Another alternative is to use Azure App Fabric with SQL Server hosting too. Azure will have the redundancy built-in.

Jun 11, 2010 at 6:04 AM

I added some more marketing items I've completed to the list. Also, concerning DR - one of the questions is whether you want to have live failover or if you are looking for just a DR scenario. If the latter, this is much easier to accomplish. For example, you could use Red-Gate's SQL Backup to perform database dumps and then FTP them off-site (I think it might even include the functionality built-in). On the higher-tech end of things you could have the entire site including the databases constantly replicate to backup servers offsite. Mozy Pro is my preferred service, but they are a bit pricey. iBackup has some nice plans that specifically support MSSQL at reasonable prices, etc. There are also a number of backup applications that interact with AWS and seamlessly can perform backups. In the past I've used JungleDisk.

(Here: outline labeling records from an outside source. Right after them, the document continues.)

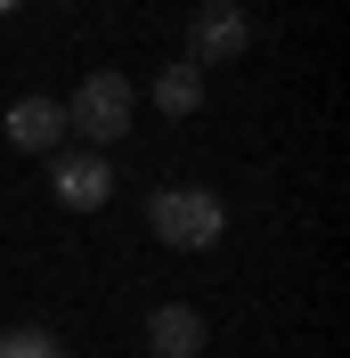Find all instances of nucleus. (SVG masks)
I'll use <instances>...</instances> for the list:
<instances>
[{
    "label": "nucleus",
    "instance_id": "f257e3e1",
    "mask_svg": "<svg viewBox=\"0 0 350 358\" xmlns=\"http://www.w3.org/2000/svg\"><path fill=\"white\" fill-rule=\"evenodd\" d=\"M131 122H139V90H131V73H114V66L82 73V90L66 98V131L90 138V155H106Z\"/></svg>",
    "mask_w": 350,
    "mask_h": 358
},
{
    "label": "nucleus",
    "instance_id": "f03ea898",
    "mask_svg": "<svg viewBox=\"0 0 350 358\" xmlns=\"http://www.w3.org/2000/svg\"><path fill=\"white\" fill-rule=\"evenodd\" d=\"M147 228L172 252H212L220 236H228V203H220L212 187H155L147 196Z\"/></svg>",
    "mask_w": 350,
    "mask_h": 358
},
{
    "label": "nucleus",
    "instance_id": "7ed1b4c3",
    "mask_svg": "<svg viewBox=\"0 0 350 358\" xmlns=\"http://www.w3.org/2000/svg\"><path fill=\"white\" fill-rule=\"evenodd\" d=\"M244 49H253V17H244L237 0H204L196 17H188V66H237Z\"/></svg>",
    "mask_w": 350,
    "mask_h": 358
},
{
    "label": "nucleus",
    "instance_id": "20e7f679",
    "mask_svg": "<svg viewBox=\"0 0 350 358\" xmlns=\"http://www.w3.org/2000/svg\"><path fill=\"white\" fill-rule=\"evenodd\" d=\"M0 138L17 147V155H57L66 147V98H17V106L0 114Z\"/></svg>",
    "mask_w": 350,
    "mask_h": 358
},
{
    "label": "nucleus",
    "instance_id": "39448f33",
    "mask_svg": "<svg viewBox=\"0 0 350 358\" xmlns=\"http://www.w3.org/2000/svg\"><path fill=\"white\" fill-rule=\"evenodd\" d=\"M49 187H57L66 212H106L114 203V171H106V155H90V147H74V155L49 163Z\"/></svg>",
    "mask_w": 350,
    "mask_h": 358
},
{
    "label": "nucleus",
    "instance_id": "423d86ee",
    "mask_svg": "<svg viewBox=\"0 0 350 358\" xmlns=\"http://www.w3.org/2000/svg\"><path fill=\"white\" fill-rule=\"evenodd\" d=\"M147 350L155 358H196L204 350V317L188 310V301H163V310L147 317Z\"/></svg>",
    "mask_w": 350,
    "mask_h": 358
},
{
    "label": "nucleus",
    "instance_id": "0eeeda50",
    "mask_svg": "<svg viewBox=\"0 0 350 358\" xmlns=\"http://www.w3.org/2000/svg\"><path fill=\"white\" fill-rule=\"evenodd\" d=\"M147 98H155V106L179 122V114H196V106H204V73L188 66V57H172V66L155 73V90H147Z\"/></svg>",
    "mask_w": 350,
    "mask_h": 358
},
{
    "label": "nucleus",
    "instance_id": "6e6552de",
    "mask_svg": "<svg viewBox=\"0 0 350 358\" xmlns=\"http://www.w3.org/2000/svg\"><path fill=\"white\" fill-rule=\"evenodd\" d=\"M0 358H66V342L49 334V326H8L0 334Z\"/></svg>",
    "mask_w": 350,
    "mask_h": 358
}]
</instances>
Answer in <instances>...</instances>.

Depending how much data there is to backup it might be worthwhile to backup using Red-Gate first and then offload to a backup site...databases can grow pretty big and usually the MSSQL storage isn't cheap. Red-Gate will compress the backups by around 80%, provide object level recovery, and do it faster than native SQL backups - so its a win-win-win situation. :) [Now I sound like a Red-Gate salesman] There is also another application out there that does complete website/db backups for pretty cheap...but I can't remember its name off-hand.